▶ [Fragmento proporcionado]:
===============

No iba a reseñar este libro. De hecho, a punto estuve de dejarlo a las veinte páginas del relato principal, el que da nombre al libro y por el que Carmen Martín Gaite ganó el Premio Café Gijón de novela corta en 1954. Pero seguí leyendo. Y cuánto me alegra haberlo hecho. Qué placer, qué auténtico placer de literatura. Creo que no hay escritora española del siglo XX que me guste más. Y estos relatos, junto con los de Emilia Pardo Bazán dedicados a la violencia contra las mujeres, creo que están entre los que más he disfrutado de toda la literatura española.
Me ha gustado muchísimo cómo escribe la autora sobre el clasismo de los señores que no se juntan con gente de baja categoría. Y la vida resignada y apagada de esa clase baja cuya mayor escasez no es tanto de bienes como de aspiraciones y expectativas. Escasez de asombro y de ilusiones, de imaginarse vidas, de soñar vidas posibles y convencerse de que, a pesar de todo, quizá puedan hacerse realidad. Pero ¿cómo? ¿En qué calle, en qué ciudad? ¿En esta, dormida y triste, reprimida por la sombra de una guerra que ningún sol aclara?

===============

▶ [Datos de origen]:
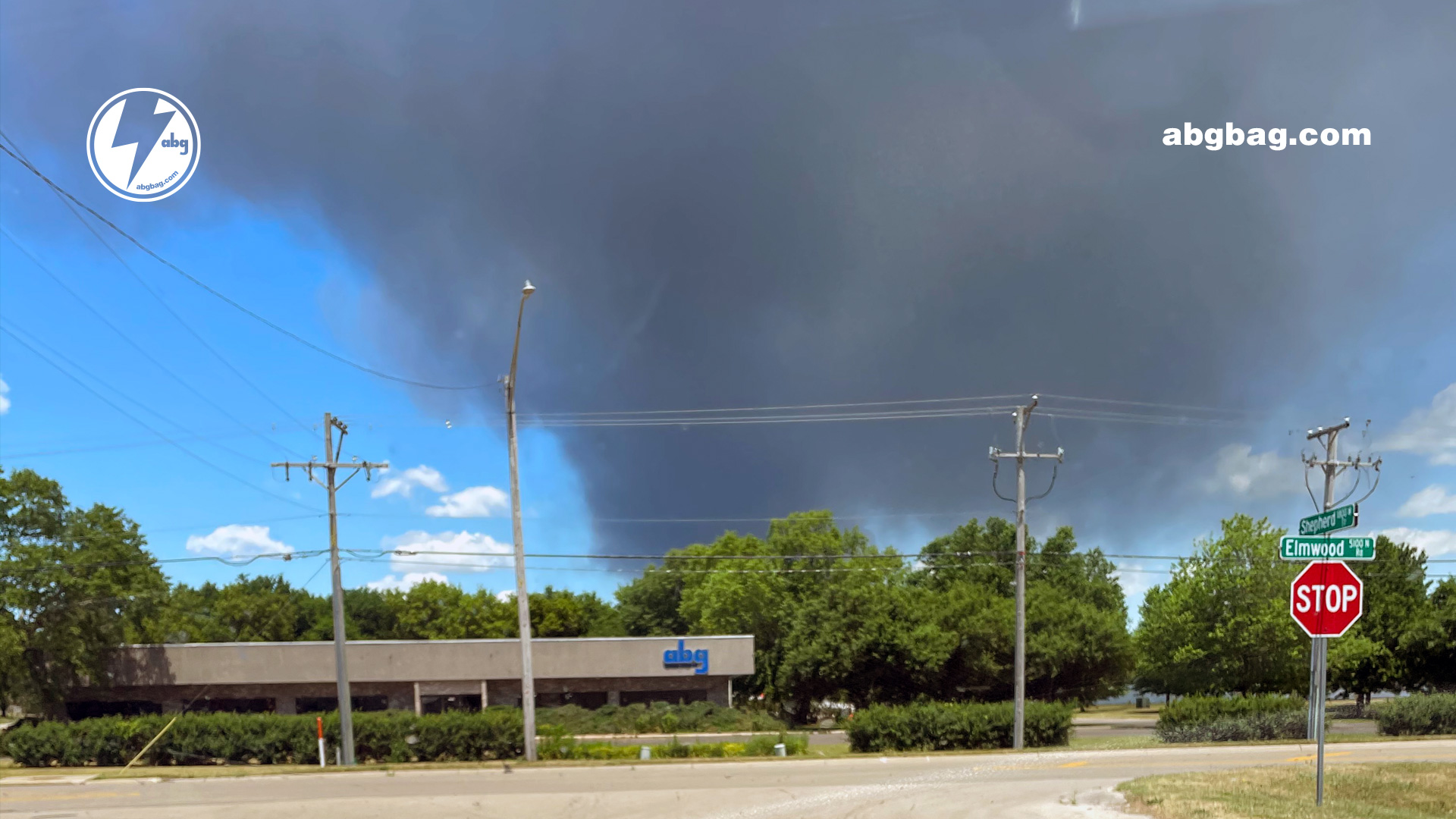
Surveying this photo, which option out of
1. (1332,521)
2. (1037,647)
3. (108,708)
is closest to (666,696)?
(1037,647)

===============

▶ [Consigna de trabajo A]:
Responde a estas preguntas sobre la reseña:
(i) ¿Qué premio obtuvo Carmen Martín Gaite con el relato principal y en qué año?
(ii) ¿Tras cuántas páginas del relato principal estuvo a punto de abandonar el libro quien escribe la reseña?
(iii) Según la reseña, ¿de qué anda más escasa la clase baja, más que de bienes?
▶ [Consigna de trabajo B]:
Prosigue la reseña del libro de Carmen Martín Gaite a partir de su última frase.
Las entradas constituyen un material independiente de la reseña.

▶ [Espacio de respuesta A]:
(i) El Premio Café Gijón de novela corta, en 1954.
(ii) Tras veinte páginas.
(iii) De aspiraciones y expectativas.

▶ [Espacio de respuesta B]:
Escribe sobre los pesares de la gente vulnerable. Sobre su tristeza íntima e inconfesable. Sobre su mansa aceptación de un mundo que les agrede, un mundo áspero y frío que no tiene piedad con quien no ha nacido en la familia adecuada. Sobre la fiebre de los pobres, que mata silenciosamente mientras los médicos bien vestidos suben las escaleras de las casas pudientes con sus jarabes e inyecciones. Y también sobre la fiera dignidad de los que quizá vivan en los portales de los edificios elegantes, pero no se sienten por debajo de nadie porque tienen sus dos apellidos y un cuerpo y una casa con un rayo de sol por las mañanas, y un oficio y una vida, suyos, no prestados, no regalados por nadie.
Este es un libro de relatos sobre la maravilla que encierra lo cotidiano si se sabe mirar bien. Y qué bien miraba Carmen Martín Gaite. Qué privilegio aprender a mirar con sus ojos.